What you need to do ▸ Will you output, as a numbered list without blank lines, every line of the entries from the one containing "Considering the scene, does" through the end of the entries, both ends included and the pictures left out?

Input rows ▸

────────

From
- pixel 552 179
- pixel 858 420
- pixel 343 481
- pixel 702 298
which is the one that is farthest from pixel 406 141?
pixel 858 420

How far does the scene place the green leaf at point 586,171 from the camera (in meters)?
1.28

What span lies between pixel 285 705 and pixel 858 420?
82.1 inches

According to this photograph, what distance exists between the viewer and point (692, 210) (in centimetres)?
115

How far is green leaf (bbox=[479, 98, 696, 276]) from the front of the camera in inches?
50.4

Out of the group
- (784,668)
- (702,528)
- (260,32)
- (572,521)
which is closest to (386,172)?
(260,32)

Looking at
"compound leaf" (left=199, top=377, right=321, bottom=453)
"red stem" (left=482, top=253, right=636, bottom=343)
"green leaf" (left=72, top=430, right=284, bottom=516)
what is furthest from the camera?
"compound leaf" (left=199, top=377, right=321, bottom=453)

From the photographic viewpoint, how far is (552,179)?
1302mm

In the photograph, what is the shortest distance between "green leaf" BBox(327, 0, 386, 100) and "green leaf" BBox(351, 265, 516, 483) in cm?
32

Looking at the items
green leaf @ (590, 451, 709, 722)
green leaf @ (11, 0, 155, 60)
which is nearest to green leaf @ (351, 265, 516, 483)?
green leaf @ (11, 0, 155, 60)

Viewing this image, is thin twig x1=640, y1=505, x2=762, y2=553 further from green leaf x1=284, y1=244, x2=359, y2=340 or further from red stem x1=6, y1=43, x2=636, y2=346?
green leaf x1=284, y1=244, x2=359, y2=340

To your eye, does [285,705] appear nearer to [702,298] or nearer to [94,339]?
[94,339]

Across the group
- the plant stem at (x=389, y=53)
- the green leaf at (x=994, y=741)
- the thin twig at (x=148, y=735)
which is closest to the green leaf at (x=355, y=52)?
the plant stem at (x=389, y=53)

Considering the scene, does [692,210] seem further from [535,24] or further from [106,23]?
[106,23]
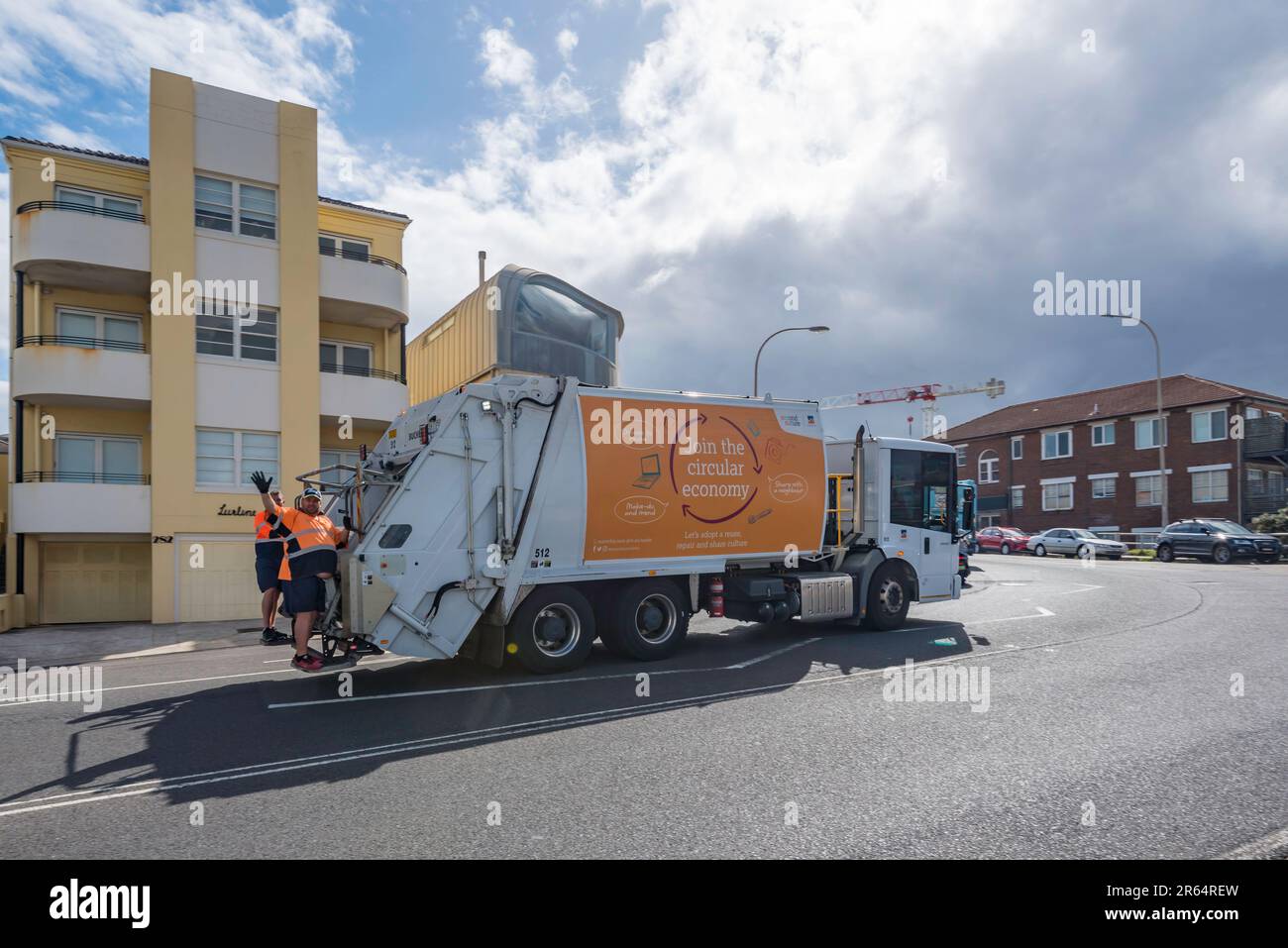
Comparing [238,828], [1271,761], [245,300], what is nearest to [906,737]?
[1271,761]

────────

Full response ▸
1. Considering the scene, does [692,210] seem further from [535,24] or further from [106,23]?
2. [106,23]
3. Comparing [238,828], [1271,761], [245,300], what is nearest to [906,737]?
4. [1271,761]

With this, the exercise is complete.